◆ YOUR ASSIGNMENT
Please repeat, exactly as written, every line from the one containing "Online Marketing And" through the last line of the records, both included, and leave out any pictures.

◆ DATASET ENTRIES
--------
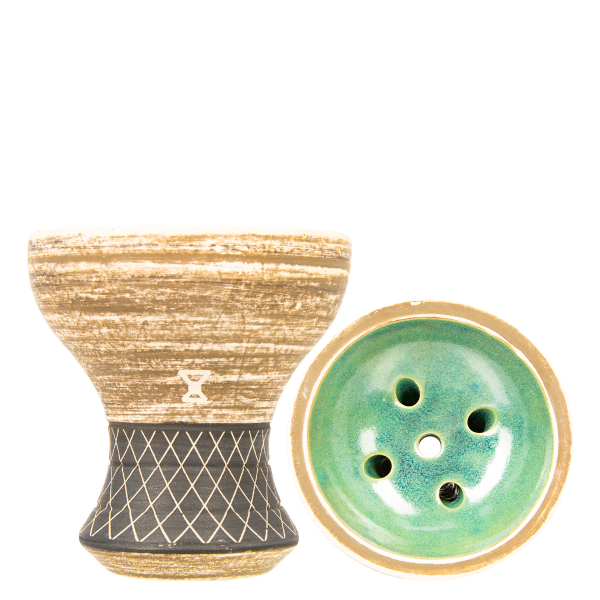 Чаша Alpha Bowl Turk Design (Forest) в Санкт-Петербурге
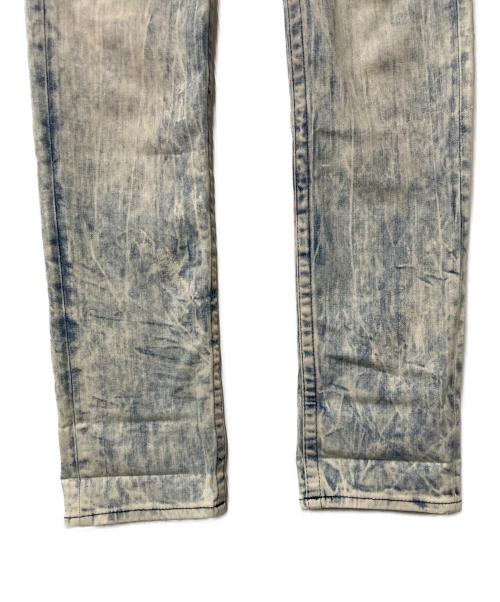 TRUE RELIGION（トゥルー レリジョン）TRUE RELIGION (トゥルー レリジョン) SKINNY FLAP インディゴ サイズ:W32の古着・服飾アイテム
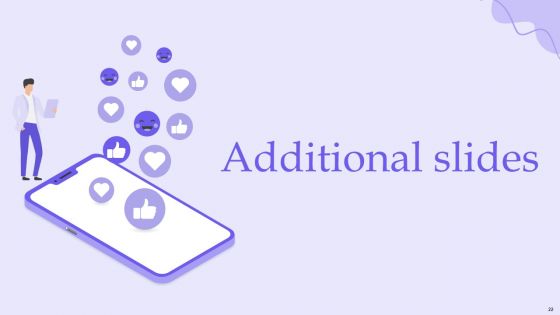 Online Marketing And Social Media Platforms Pitch Deck Ppt PowerPoint Presentation Complete Deck With Slides
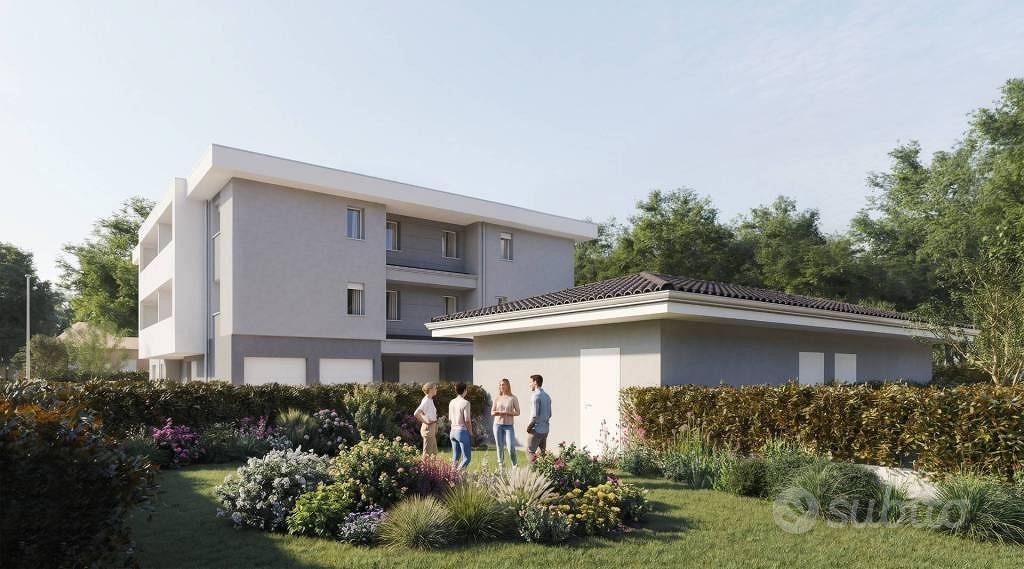 Appartamento – MO - Vista 4
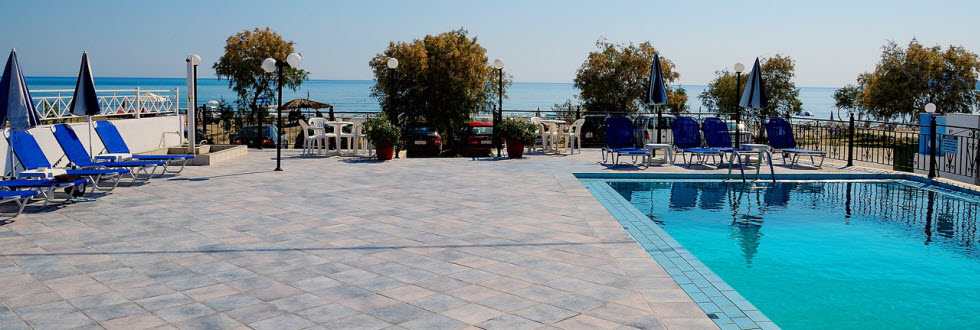 Andreolas beach 2024 hotel zakynthos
--------
◆ SOLUTION TO THIS EXERCISE
 Online Marketing And Social Media Platforms Pitch Deck Ppt PowerPoint Presentation Complete Deck With Slides
 Appartamento – MO - Vista 4
 Andreolas beach 2024 hotel zakynthos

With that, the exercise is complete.